▶ WHAT IS EXPECTED
Give the items as a Markdown table with the columns Row and Text, with one numbered row per line and blank lines left out. Begin at the line that contains "Of (392,288) or" and stop after the line that contains "6.05 meters".

▶ DATA RECORDS
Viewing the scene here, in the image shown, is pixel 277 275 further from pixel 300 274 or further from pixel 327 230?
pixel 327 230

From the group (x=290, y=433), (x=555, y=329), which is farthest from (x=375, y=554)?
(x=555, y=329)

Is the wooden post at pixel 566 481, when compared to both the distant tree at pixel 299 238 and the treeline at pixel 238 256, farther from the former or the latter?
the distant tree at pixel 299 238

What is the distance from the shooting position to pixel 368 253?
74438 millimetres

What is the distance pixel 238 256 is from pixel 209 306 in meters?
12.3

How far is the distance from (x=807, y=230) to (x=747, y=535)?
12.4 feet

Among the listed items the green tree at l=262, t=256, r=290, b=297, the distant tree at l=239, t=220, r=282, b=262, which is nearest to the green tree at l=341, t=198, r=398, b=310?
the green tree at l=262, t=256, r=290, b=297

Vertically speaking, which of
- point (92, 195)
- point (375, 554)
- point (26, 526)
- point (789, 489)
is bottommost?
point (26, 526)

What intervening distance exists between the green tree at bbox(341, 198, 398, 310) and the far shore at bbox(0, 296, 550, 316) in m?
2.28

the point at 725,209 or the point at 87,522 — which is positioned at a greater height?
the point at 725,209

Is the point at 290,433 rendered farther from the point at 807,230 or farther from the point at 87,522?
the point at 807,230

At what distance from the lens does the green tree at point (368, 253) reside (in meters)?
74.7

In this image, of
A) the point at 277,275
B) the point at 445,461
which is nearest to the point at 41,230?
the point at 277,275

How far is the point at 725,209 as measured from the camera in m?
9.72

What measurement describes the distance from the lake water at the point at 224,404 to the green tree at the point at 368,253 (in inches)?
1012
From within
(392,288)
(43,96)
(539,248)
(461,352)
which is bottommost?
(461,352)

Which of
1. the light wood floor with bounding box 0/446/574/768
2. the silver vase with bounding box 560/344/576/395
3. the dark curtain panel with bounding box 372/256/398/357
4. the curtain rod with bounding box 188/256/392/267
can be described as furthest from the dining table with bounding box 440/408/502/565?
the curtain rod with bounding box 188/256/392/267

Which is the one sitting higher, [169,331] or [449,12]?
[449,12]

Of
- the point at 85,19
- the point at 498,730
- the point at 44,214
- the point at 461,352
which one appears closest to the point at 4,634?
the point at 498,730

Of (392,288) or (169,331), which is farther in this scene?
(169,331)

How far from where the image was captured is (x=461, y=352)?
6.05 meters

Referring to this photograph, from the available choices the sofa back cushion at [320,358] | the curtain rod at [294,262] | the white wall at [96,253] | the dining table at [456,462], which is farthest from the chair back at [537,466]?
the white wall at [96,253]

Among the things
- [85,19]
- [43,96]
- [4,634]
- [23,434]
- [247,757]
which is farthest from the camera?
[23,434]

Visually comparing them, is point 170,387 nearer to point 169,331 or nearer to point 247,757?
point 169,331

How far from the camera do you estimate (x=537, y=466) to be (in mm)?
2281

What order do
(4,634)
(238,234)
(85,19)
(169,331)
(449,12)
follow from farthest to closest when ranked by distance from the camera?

▶ OUTPUT
| Row | Text |
|---|---|
| 1 | Of (392,288) or (169,331), which is farther in this scene? |
| 2 | (169,331) |
| 3 | How far from where the image was captured is (x=461, y=352)? |
| 4 | 6.05 meters |